■ Directions ■
Pick up the article on Ani DiFranco's documentary after its last sentence and carry it forward.

== Text for analysis ==

Ani DiFranco Gets Real About Leaving Her Safety Bubble for Her New Documentary

Directed by Dana Flor, “1-800-On-Her-Own” follows DiFranco’s personal life during the making of her newest album, “Unprecedented Shit.”

Ani DiFranco (Courtesy of Righteous Babe Records)

The most powerful breakup scene to happen in a film this year isn’t between lovers, but between a musician and a producer.

During the pandemic lockdowns, iconic folk artist Ani DiFranco was trying to make her 2020 album Revolutionary Love with, for the first time, outside help—in this case, producer and frequent Bon Iver collaborator Brad Cook. But during a Zoom call included in the new documentary 1-800-On-Her-Own, Cook firmly declares that, in spite of his best efforts, he isn’t the right person for this job. The decision leaves DiFranco visibly shattered.

That moment is just one of many startlingly intimate scenes in this powerful film, and one that DiFranco only kind of knows is now out in the world. Though she’s seen a rough edit of the documentary and is touring the U.S. with the film and its director, Dana Flor, including a sold-out stop on Friday, Nov. 1, at the Tomorrow Theater as part of the movie house’s first anniversary celebration, she hasn’t seen it since.

===
== Supplied material ==

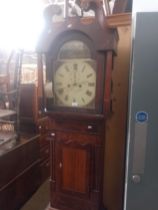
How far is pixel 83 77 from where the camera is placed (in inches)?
55.3

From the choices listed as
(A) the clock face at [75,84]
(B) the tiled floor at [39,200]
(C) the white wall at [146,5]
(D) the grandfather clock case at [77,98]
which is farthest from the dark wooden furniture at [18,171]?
(C) the white wall at [146,5]

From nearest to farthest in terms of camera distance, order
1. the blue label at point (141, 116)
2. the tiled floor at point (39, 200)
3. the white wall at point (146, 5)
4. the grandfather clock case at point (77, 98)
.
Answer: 1. the blue label at point (141, 116)
2. the white wall at point (146, 5)
3. the grandfather clock case at point (77, 98)
4. the tiled floor at point (39, 200)

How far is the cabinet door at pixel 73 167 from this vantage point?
1488 millimetres

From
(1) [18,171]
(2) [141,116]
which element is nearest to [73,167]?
(2) [141,116]

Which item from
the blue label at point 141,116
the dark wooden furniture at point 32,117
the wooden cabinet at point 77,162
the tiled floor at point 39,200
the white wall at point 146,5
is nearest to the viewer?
the blue label at point 141,116

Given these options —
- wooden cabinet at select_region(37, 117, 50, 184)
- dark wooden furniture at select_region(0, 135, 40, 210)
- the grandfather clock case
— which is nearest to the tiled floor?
dark wooden furniture at select_region(0, 135, 40, 210)

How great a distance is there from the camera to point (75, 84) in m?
1.43

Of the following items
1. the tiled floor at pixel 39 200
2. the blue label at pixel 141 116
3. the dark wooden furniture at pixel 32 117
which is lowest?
the tiled floor at pixel 39 200

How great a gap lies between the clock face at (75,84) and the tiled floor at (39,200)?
1.31 meters

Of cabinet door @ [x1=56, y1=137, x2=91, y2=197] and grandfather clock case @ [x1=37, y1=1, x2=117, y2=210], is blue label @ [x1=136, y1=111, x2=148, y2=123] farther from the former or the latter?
cabinet door @ [x1=56, y1=137, x2=91, y2=197]

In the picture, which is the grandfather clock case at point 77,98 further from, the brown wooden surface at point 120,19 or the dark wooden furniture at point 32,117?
the dark wooden furniture at point 32,117

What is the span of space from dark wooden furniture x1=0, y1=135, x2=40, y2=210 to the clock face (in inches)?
33.5

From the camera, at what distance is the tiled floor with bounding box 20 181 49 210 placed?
2223 millimetres

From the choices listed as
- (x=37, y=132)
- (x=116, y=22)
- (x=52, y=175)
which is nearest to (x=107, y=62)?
(x=116, y=22)
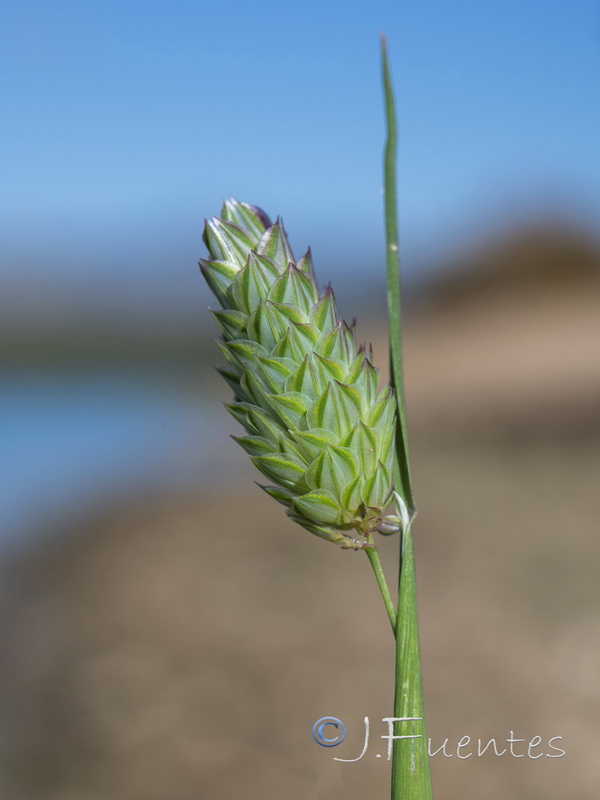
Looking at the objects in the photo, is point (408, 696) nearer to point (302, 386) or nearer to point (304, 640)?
point (302, 386)

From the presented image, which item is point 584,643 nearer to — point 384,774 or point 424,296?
point 384,774

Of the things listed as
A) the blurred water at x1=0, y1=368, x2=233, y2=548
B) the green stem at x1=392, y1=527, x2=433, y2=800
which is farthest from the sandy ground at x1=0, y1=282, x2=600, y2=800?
the green stem at x1=392, y1=527, x2=433, y2=800

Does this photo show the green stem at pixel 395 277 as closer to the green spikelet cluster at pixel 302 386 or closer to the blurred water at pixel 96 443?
the green spikelet cluster at pixel 302 386

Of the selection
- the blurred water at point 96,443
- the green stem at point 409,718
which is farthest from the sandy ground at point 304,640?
the green stem at point 409,718

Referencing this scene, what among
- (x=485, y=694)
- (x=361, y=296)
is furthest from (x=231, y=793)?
(x=361, y=296)

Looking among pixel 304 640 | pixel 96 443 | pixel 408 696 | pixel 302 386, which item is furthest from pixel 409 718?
pixel 96 443

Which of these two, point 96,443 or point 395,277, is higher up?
point 395,277
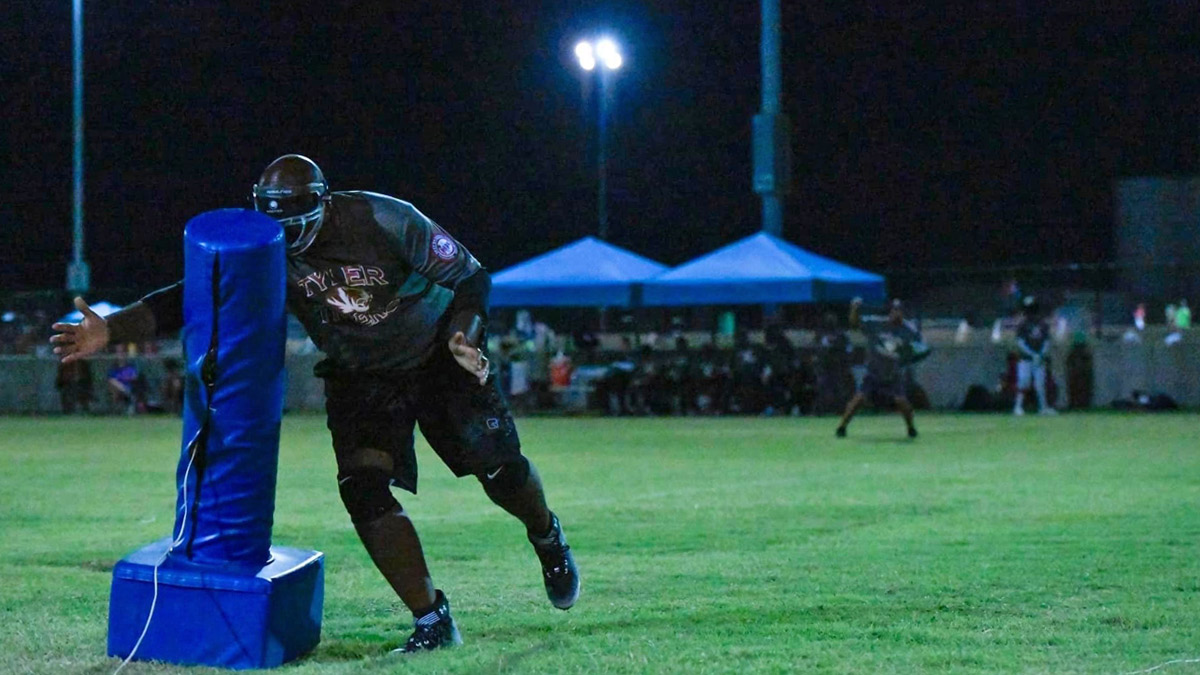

===

■ Output for this exercise ■
“I just go have dinner while the film is playing,” DiFranco says. “I don’t even remember what happened, what she filmed, and what’s in there really. I do remember deciding during the time that she was hanging out to just not think about it, not worry about it. I felt that that’s what I can contribute: no control and no strategy. Just honesty.”

Candor has never been in short supply for the 54-year-old artist. The 23 studio albums DiFranco has recorded to date—all of them via her defiantly independent label Righteous Babe Records—are steeped in personal admission and political rage, and performed with an energy that has earned her millions of fans worldwide. With that has come all the expected trials of being a public figure, including business problems, stalkers, and critical invective.

All of that is touched on throughout 1-800-On-Her-Own. Named after the toll-free number for the Righteous Babe offices, the doc is in part a brisk overview of DiFranco’s life and career and, yes, her many fabulous hairstyles. But what anchors the film is the unfiltered look at the artist’s personal life. Flor’s camera is omnipresent at DiFranco’s bustling home in New Orleans, capturing the calm and chaos of trying to balance her creative and family life. In another heartbreaking moment, we are in the car with DiFranco as she fights off tears talking about the rough patch her marriage is going through all while driving to a photo shoot.

“It was not easy,” DiFranco says of being so nakedly emotional on camera. “Though I bring a lot of honesty or whatever onstage, when I go off stage, I like to be invisible. That was tough. [Dana] was around for a good year, so it was just surrendering to being, you know, visible.”

DiFranco’s desire to retreat to the shadows is understandable if a little hard to square with how much she has been in the spotlight lately. In addition to supporting both the new documentary and her most recent album, Unprecedented Shit, she spent a good chunk of the year on Broadway, reprising her role as Persephone in a revival of Anaïs Mitchell’s Tony Award-winning musical Hadestown.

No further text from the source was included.